Ever since I was a young child, I've had a fascination with typewriters and typing. I have a picture of me at two years old, gleefully typing away on one of those old typewriters that dinged at the end of a line. Before I could read and know what I was typing, my dad would take my typed strings of letters and read back my gibberish with great flair and animation. I loved it and would laugh and laugh and laugh. I'm sure that's where my love affair with typing began.
Also growing up my best friend, her brother and I got to listen to their father tell amazingly creative and funny stories, made up just for us! Then when we'd go hiking or on long journeys, everyone would tell a group story - one person started and then everyone took turns adding to the story. We had so much fun!
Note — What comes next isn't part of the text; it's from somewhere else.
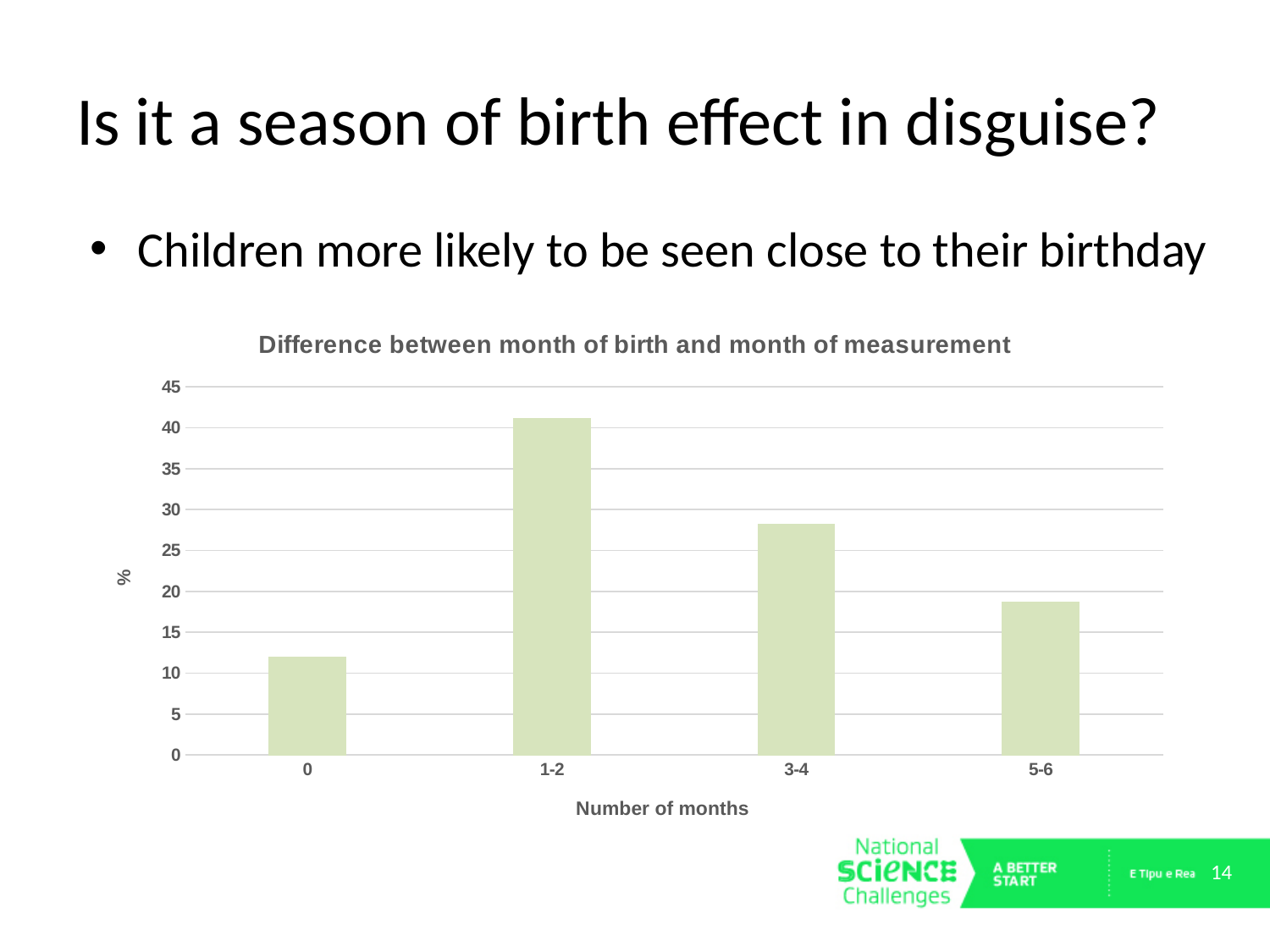
Which has the larger percentage, the 3-4 months category or the 5-6 months category? 3-4 Is the value for the 0 months category greater or less than 15? less What is the title of the chart? Difference between month of birth and month of measurement Which number-of-months category has the lowest percentage? 0 Is the value for the 1-2 months category greater or less than 40? greater Is the value for the 3-4 months category greater or less than 25? greater Which has the larger percentage, the 0 months category or the 1-2 months category? 1-2 What kind of chart is shown on the slide? bar chart What is the label of the x axis of the chart? Number of months How many categories are shown on the x axis of the chart? 4 Which number-of-months category has the highest percentage? 1-2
I'll never forget the flying bunk beds or the battling eggbeaters that would never die off... Little did I know I was being prepared to use my imagination in the years to come.
My best friend and I made an attempt at writing a story together and I made a few attempts on my own, but they didn't get off the ground. In high school, I enjoyed writing essays, some poems and lots of letters. My mom was great at giving me writing prompts, and my dad was an excellent editor and really helped to hone my skills. Sometime in high school I also started keeping a journal. At one point I wrote so much I would go through one journal about every three months! I still like keeping a journal.
In college I continued to enjoy writing. I wrote a few articles and papers worth mentioning. I even toyed with the idea of changing my major to English, but settled on Social Work instead - my goal was to work with orphaned and abandoned children in other parts of the world.
I didn't start writing my first novel until after college. I was teaching some young people how to start writing a story, and I made up an example to show them. I liked my example and decided to keep going with it. Eight years later (yes, eight!) it's now published.
Some of my favorite authors, with the risk of seeming unoriginal, are Tolkien, C.S. Lewis and L'Engle. My travels to over 25 countries on six continents have also helped to shape my writing.